*Consigne 1*:
D'après le texte sur la prison, quelle entreprise gère la prison de Villeneuve-lès-Maguelone ?
*Consigne 2*:
Poursuivez le texte sur la prison en enchaînant sur sa dernière phrase.

*Extrait*:
La peine alternative : une double-peine
Face à l’horreur carcérale, de nombreuses personnes considèrent qu’il faut généraliser les peines alternatives : travail d’intérêt général, mise à l’épreuve, placement sous surveillance électronique ou bien encore placement à l’extérieur. La tendance est effectivement à la généralisation de ces peines à exécuter en dehors de la prison. Le problème, c’est que ces peines ne remplacent pas les peines d’incarcération, mais s’y ajoutent : « Depuis le début des années 1980, le nombre de personnes suivies en milieu ouvert a progressé de 140.5% (171 320 au 1er janvier 2016), tandis que sur la même période le nombre de personnes détenues a augmenté de 80.6%, sans évolution corollaire de la délinquance. » note l’OIP.(19) Ces peines créent un effet d’appel d’air pour les juges : par exemple un détenu autrefois condamné à six mois de prison avec sursis fera aujourd’hui six mois de bracelet électronique ; ou bien, autre exemple, un détenu autrefois incarcéré pendant un an sera aujourd’hui également incarcéré pendant un an, sauf qu’il sera placé en semi-liberté pendant les six mois suivant sa détention. Dans ces conditions, la généralisation des peines dites alternatives n’est pas une solution pour réduire l’incarcération.
Un business macabre
Le penchant sécuritaire et carcéral de notre société pourrait bien s’expliquer par les gains générés par cette industrie de l’enfermement. « Où peut-on rémunérer légalement des salariés 3 euros de l’heure [sans contrat de travail, ndlr] ? En Roumanie ? En Chine ? Non, nul besoin de délocaliser : il suffit de solliciter les ateliers pénitentiaires, où des détenus travaillent pour des sous-traitants de grandes entreprises françaises (L’Oréal, Bouygues, EADS, Yves Rocher, BIC, etc.). D’autres, à l’instar de Sodexo et de GDF Suez, cogèrent une trentaine de prisons françaises [celle de Villeneuve-lès-Maguelone est gérée par Sodexo, ndlr] au travers de leurs filiales respectives (Siges, Gepsa) » constatent les auteurs du livre Le travail en prison : enquête sur le business carcéral. Les auteurs de la brochure 15 000 bonnes raisons de ne plus se révolter dénoncent quant à eux le « business de la réinsertion » : « Les formations professionnelles en prison et les ‘‘accompagnements à la réinsertion professionnelle’’ pour les sortant·e·s sont effectués en échange de thunes de l’État aussi bien par des associations caritatives que par des multinationales. Des entreprises embauchent celui ou celle qui sort suite à un aménagement de peine à un tarif compétitif : tu bosses pareil que tout le monde mais pour moins cher ». L’insertion par la prison et l’exploitation, voilà le beau projet de vie que nous promet cette société de consommation.

*Données affichées*:
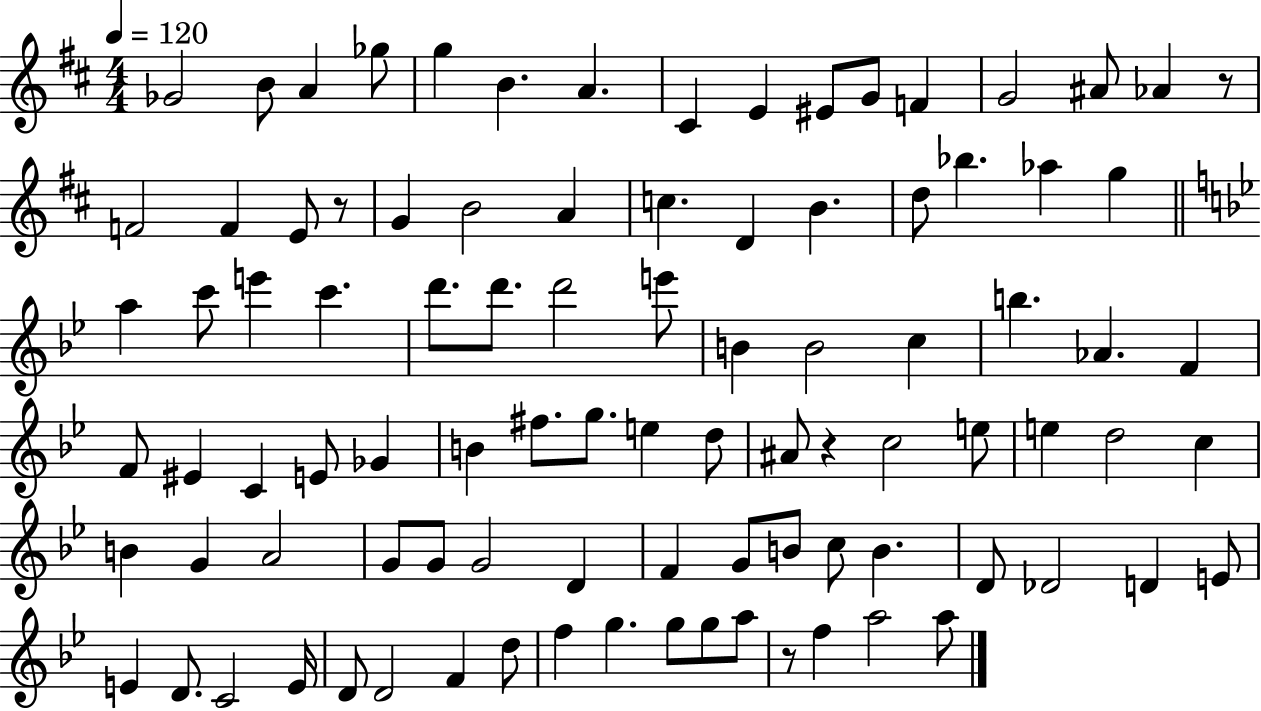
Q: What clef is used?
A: treble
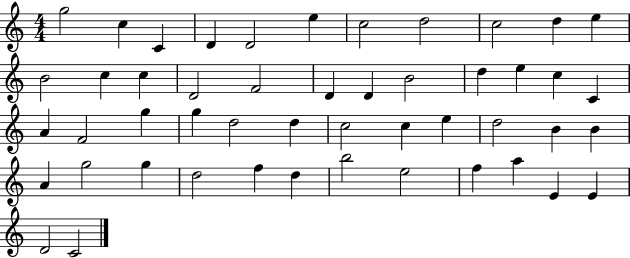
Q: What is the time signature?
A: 4/4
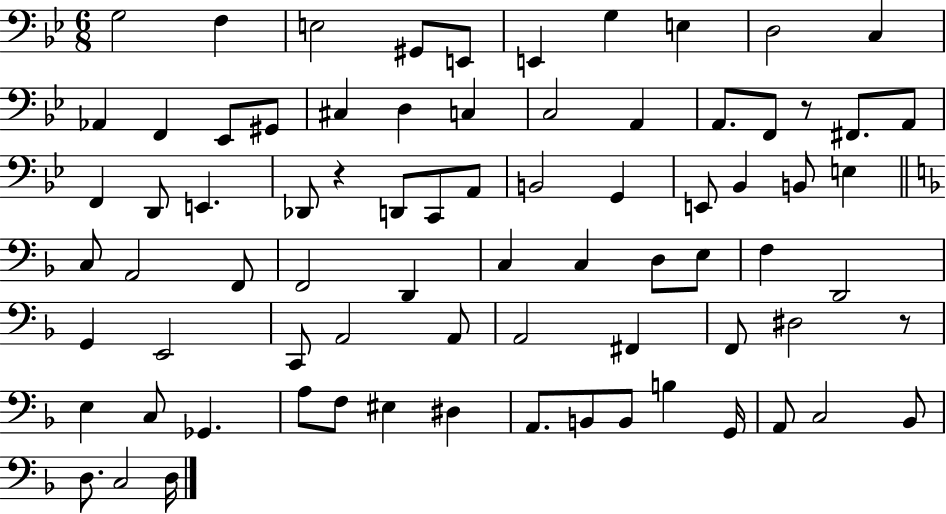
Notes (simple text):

G3/h F3/q E3/h G#2/e E2/e E2/q G3/q E3/q D3/h C3/q Ab2/q F2/q Eb2/e G#2/e C#3/q D3/q C3/q C3/h A2/q A2/e. F2/e R/e F#2/e. A2/e F2/q D2/e E2/q. Db2/e R/q D2/e C2/e A2/e B2/h G2/q E2/e Bb2/q B2/e E3/q C3/e A2/h F2/e F2/h D2/q C3/q C3/q D3/e E3/e F3/q D2/h G2/q E2/h C2/e A2/h A2/e A2/h F#2/q F2/e D#3/h R/e E3/q C3/e Gb2/q. A3/e F3/e EIS3/q D#3/q A2/e. B2/e B2/e B3/q G2/s A2/e C3/h Bb2/e D3/e. C3/h D3/s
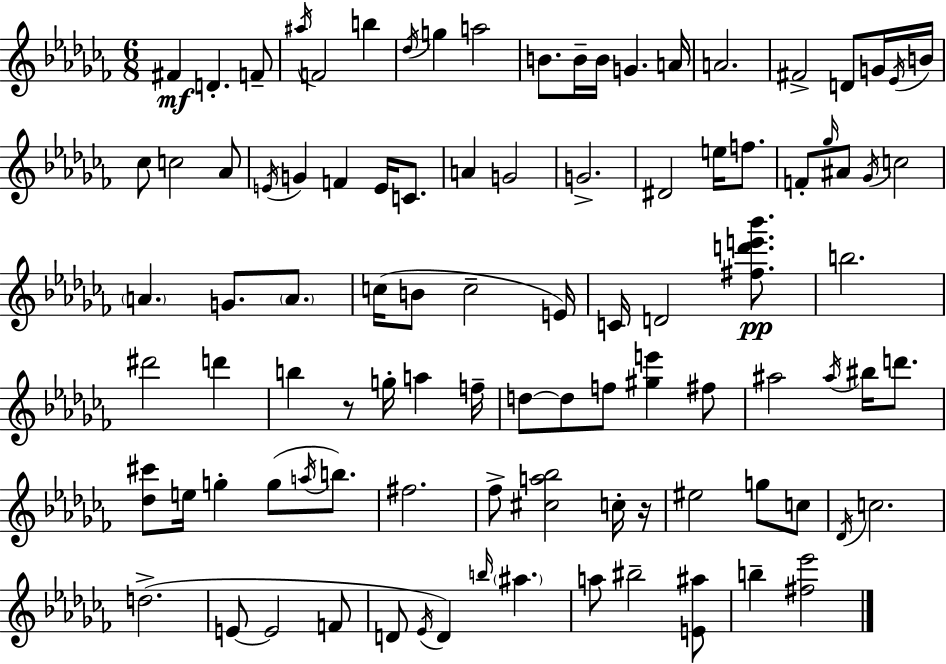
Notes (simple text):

F#4/q D4/q. F4/e A#5/s F4/h B5/q Db5/s G5/q A5/h B4/e. B4/s B4/s G4/q. A4/s A4/h. F#4/h D4/e G4/s Eb4/s B4/s CES5/e C5/h Ab4/e E4/s G4/q F4/q E4/s C4/e. A4/q G4/h G4/h. D#4/h E5/s F5/e. F4/e Gb5/s A#4/e Gb4/s C5/h A4/q. G4/e. A4/e. C5/s B4/e C5/h E4/s C4/s D4/h [F#5,D6,E6,Bb6]/e. B5/h. D#6/h D6/q B5/q R/e G5/s A5/q F5/s D5/e D5/e F5/e [G#5,E6]/q F#5/e A#5/h A#5/s BIS5/s D6/e. [Db5,C#6]/e E5/s G5/q G5/e A5/s B5/e. F#5/h. FES5/e [C#5,A5,Bb5]/h C5/s R/s EIS5/h G5/e C5/e Db4/s C5/h. D5/h. E4/e E4/h F4/e D4/e Eb4/s D4/q B5/s A#5/q. A5/e BIS5/h [E4,A#5]/e B5/q [F#5,Eb6]/h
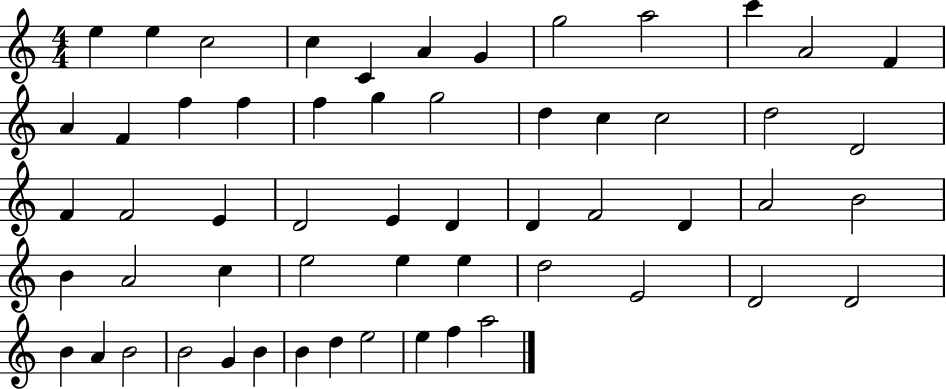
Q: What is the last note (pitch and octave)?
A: A5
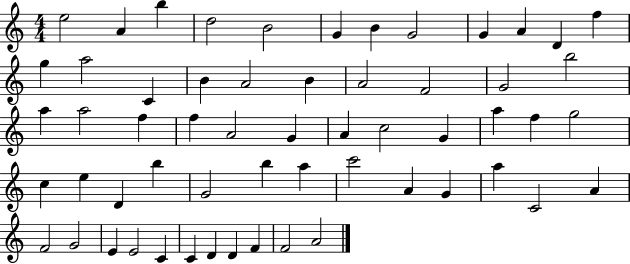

*Réponse attendue 1*:
Sodexo.

*Réponse attendue 2*:
La prison n’est pas la solution, c’est le problème
Les problèmes exposés précédemment ne règlent pas une question épineuse : que faire des personnes dangereuses, des meurtriers, des voleurs de sacs-à-mains, etc ? Dans la région du Chiapas, au Mexique, qui a connu la révolution zapatiste, une toute autre forme de justice est en voie d’expérimentation. Un article d’Alternative libertaire détaille le projet : « Il s’agit d’une justice de médiation qui réunit les parties, les écoute et enquête lorsque c’est nécessaire, puis les invite à trouver un accord permettant de parvenir à une réconciliation. La chercheuse mexicaine Paulina Fernández Christlieb a longuement étudié ce système qui consiste à ‘‘raisonner avec les personnes, les prendre en compte […] afin que les deux parties soient satisfaites’’ et qu’ainsi la situation soit ‘‘résolue’’. Il est clair que ce rôle médiateur repose sur une légitimité reconnue par toutes et tous et sur une autorité morale incitant puissamment à rechercher un accord. Les instances en charge de la justice n’ont pas pour logique de déterminer des délits et des peines, mais de ‘‘trouver une bonne solution pacifique’’ aux problèmes portant atteinte à la vie collective, en pansant la blessure. D’où une critique radicale de la prison, qui ne résout rien et aggrave les problèmes – elle affecte la vie de toute une famille et constitue une école du crime. S’il arrive qu’une personne puisse être enfermée lorsqu’elle met en danger autrui (si elle est en état d’ébriété par exemple) ou pendant l’enquête la concernant, il n’existe pas de condamnation à une peine de prison. Dans une logique de réconciliation, on recherche une réparation, acceptée comme telle par la ou les victimes : une restitution, ou une compensation du dommage subi. Celle-ci, compte tenu du souci de restreindre le recours à l’argent, consiste le plus souvent en jours de travail, au bénéfice des victimes ou de la communauté. En cas d’homicide, le coupable doit céder une terre à la famille du défunt ou travailler pour elle durant des années. »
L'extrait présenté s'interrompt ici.